Recorded information
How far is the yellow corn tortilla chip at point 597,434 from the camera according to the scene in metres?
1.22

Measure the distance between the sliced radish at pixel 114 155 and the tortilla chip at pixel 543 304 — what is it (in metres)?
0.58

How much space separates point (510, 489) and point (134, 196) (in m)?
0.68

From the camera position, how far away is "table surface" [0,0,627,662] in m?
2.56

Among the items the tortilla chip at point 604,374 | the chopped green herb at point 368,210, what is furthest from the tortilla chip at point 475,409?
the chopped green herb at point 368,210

...

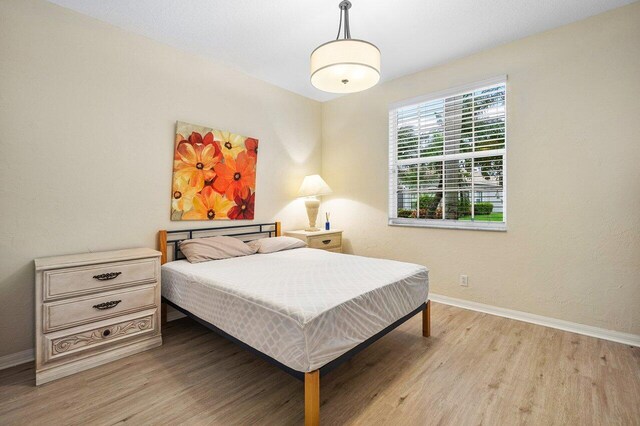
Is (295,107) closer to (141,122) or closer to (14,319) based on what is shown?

Required work
Pull out every line of the data above that contains the string "chip", treating uppercase and lowercase letters as different.

Full solution
How far is the yellow corn tortilla chip at point 597,434 from the camera according to the scene in metres?
Measure the distance between the sliced radish at pixel 114 155 and the tortilla chip at pixel 543 304 — what is it (in metres)?
Among the items the tortilla chip at point 604,374 | the chopped green herb at point 368,210, what is furthest from the tortilla chip at point 475,409?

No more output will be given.